A Comparative Study of Machine Learning and Deep Learning Approaches For Hotel Booking Cancellation Prediction


Creative Commons License

Alkan T. Y.

International Journal Of Scientific Research In Engineering & Technology, cilt.05, sa.03, ss.11-18, 2025 (Hakemli Dergi)

Özet

Hotel reservation cancellations pose significant operational and financial challenges for the hospitality industry.

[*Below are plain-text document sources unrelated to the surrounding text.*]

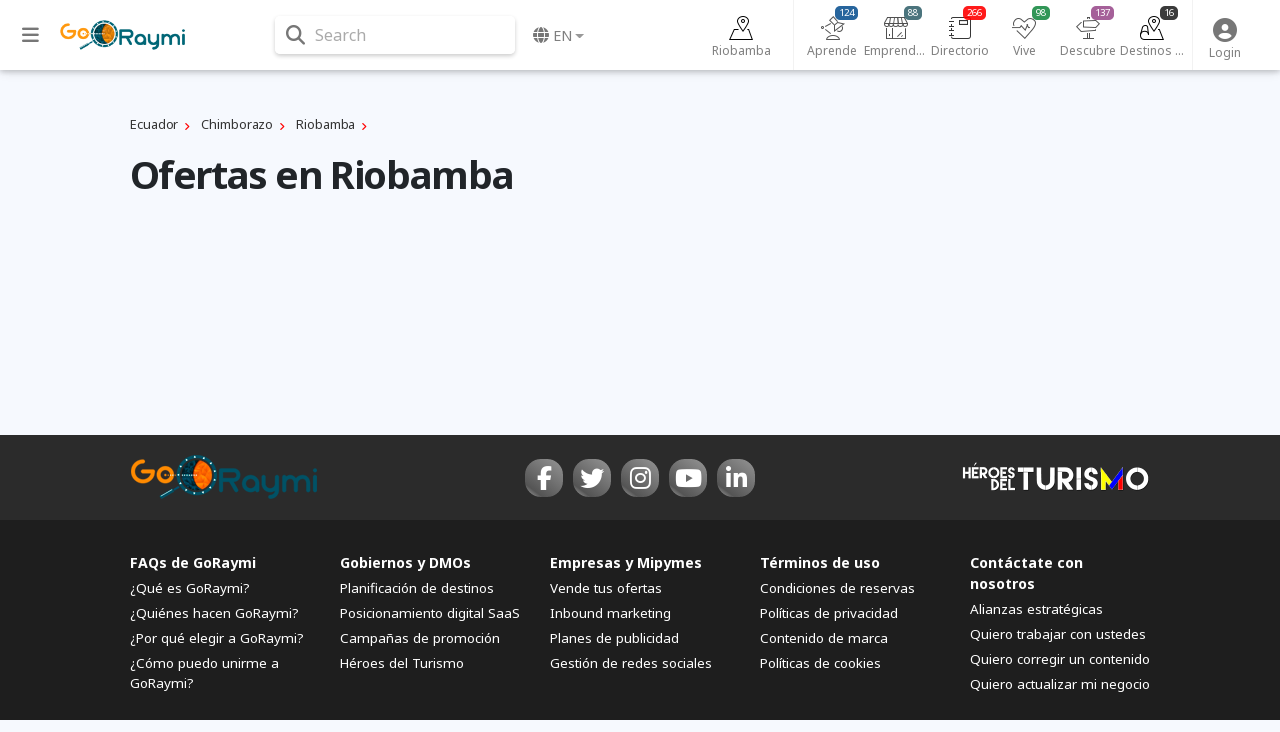

--- FILE ---
content_type: text/html; charset=utf-8
request_url: https://www.google.com/recaptcha/api2/aframe
body_size: 268
content:
<!DOCTYPE HTML><html><head><meta http-equiv="content-type" content="text/html; charset=UTF-8"></head><body><script nonce="YjScBUEtjILGYFPPa02PCA">/** Anti-fraud and anti-abuse applications only. See google.com/recaptcha */ try{var clients={'sodar':'https://pagead2.googlesyndication.com/pagead/sodar?'};window.addEventListener("message",function(a){try{if(a.source===window.parent){var b=JSON.parse(a.data);var c=clients[b['id']];if(c){var d=document.createElement('img');d.src=c+b['params']+'&rc='+(localStorage.getItem("rc::a")?sessionStorage.getItem("rc::b"):"");window.document.body.appendChild(d);sessionStorage.setItem("rc::e",parseInt(sessionStorage.getItem("rc::e")||0)+1);localStorage.setItem("rc::h",'1769060444193');}}}catch(b){}});window.parent.postMessage("_grecaptcha_ready", "*");}catch(b){}</script></body></html>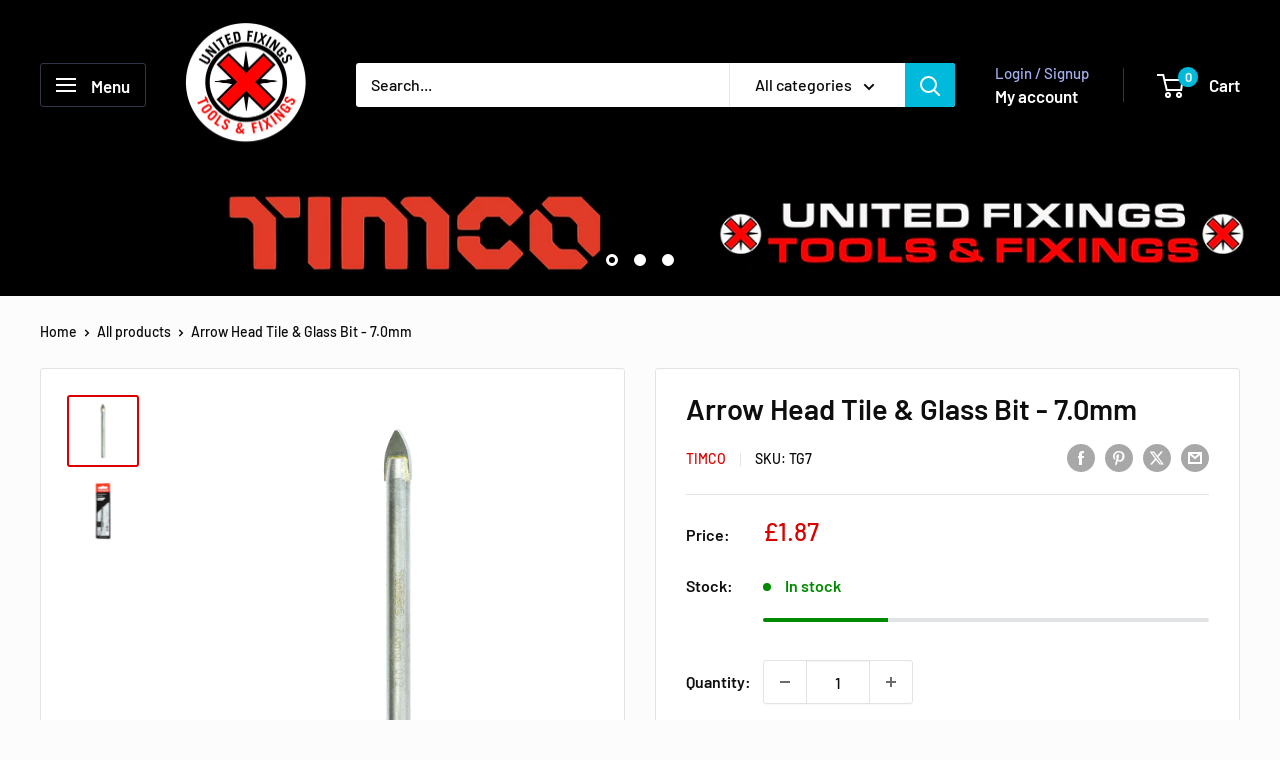

--- FILE ---
content_type: text/javascript
request_url: https://unitedfixings.co.uk/cdn/shop/t/12/assets/custom.js?v=102476495355921946141748768629
body_size: -579
content:
//# sourceMappingURL=/cdn/shop/t/12/assets/custom.js.map?v=102476495355921946141748768629
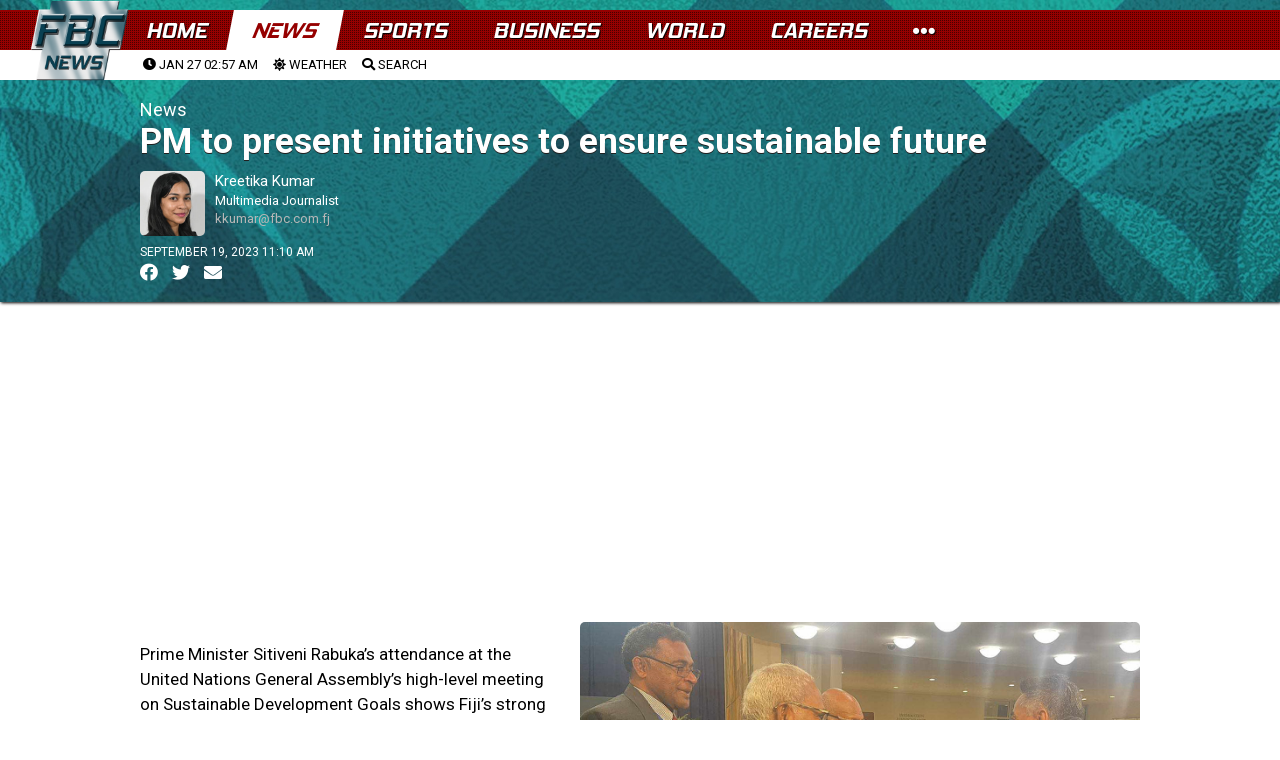

--- FILE ---
content_type: text/html; charset=utf-8
request_url: https://www.google.com/recaptcha/api2/aframe
body_size: 268
content:
<!DOCTYPE HTML><html><head><meta http-equiv="content-type" content="text/html; charset=UTF-8"></head><body><script nonce="eRK1H6sjP-QhEDCFiBS--g">/** Anti-fraud and anti-abuse applications only. See google.com/recaptcha */ try{var clients={'sodar':'https://pagead2.googlesyndication.com/pagead/sodar?'};window.addEventListener("message",function(a){try{if(a.source===window.parent){var b=JSON.parse(a.data);var c=clients[b['id']];if(c){var d=document.createElement('img');d.src=c+b['params']+'&rc='+(localStorage.getItem("rc::a")?sessionStorage.getItem("rc::b"):"");window.document.body.appendChild(d);sessionStorage.setItem("rc::e",parseInt(sessionStorage.getItem("rc::e")||0)+1);localStorage.setItem("rc::h",'1769439447201');}}}catch(b){}});window.parent.postMessage("_grecaptcha_ready", "*");}catch(b){}</script></body></html>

With the growing prevalence of online booking platforms and flexible cancellation policies, accurately predicting whether a reservation will be canceled has become increasingly critical for revenue management and resource optimization. This study investigates and compares a range of machine learning and deep learning models -including XGBoost, Random Forest, TabNet, PyTorch-based neural networks, and Logistic Regression- for their effectiveness in predicting booking cancellations using a publicly available dataset comprising 36,275 reservations. Each model was evaluated using 5-fold stratified cross-validation, with performance assessed via accuracy, F1 score, and area under the ROC curve (AUC). Ensemble methods (XGBoost and Random Forest) achieved the best predictive performance (AUC scores of 0.9526 and 0.9553, respectively), outperforming both traditional statistical models and deep learning alternatives. Analysis revealed that variables such as lead time, number of special requests, and market segment type are consistently strong predictors of cancellation behavior. The results highlight the potential of interpretable machine learning models to support proactive decision-making in hotel operations. By integrating these models into reservation systems, hotels can reduce revenue loss, better manage capacity, and personalize customer engagement strategies. This research offers a robust benchmarking framework and practical insights for applying predictive analytics in the hospitality domain.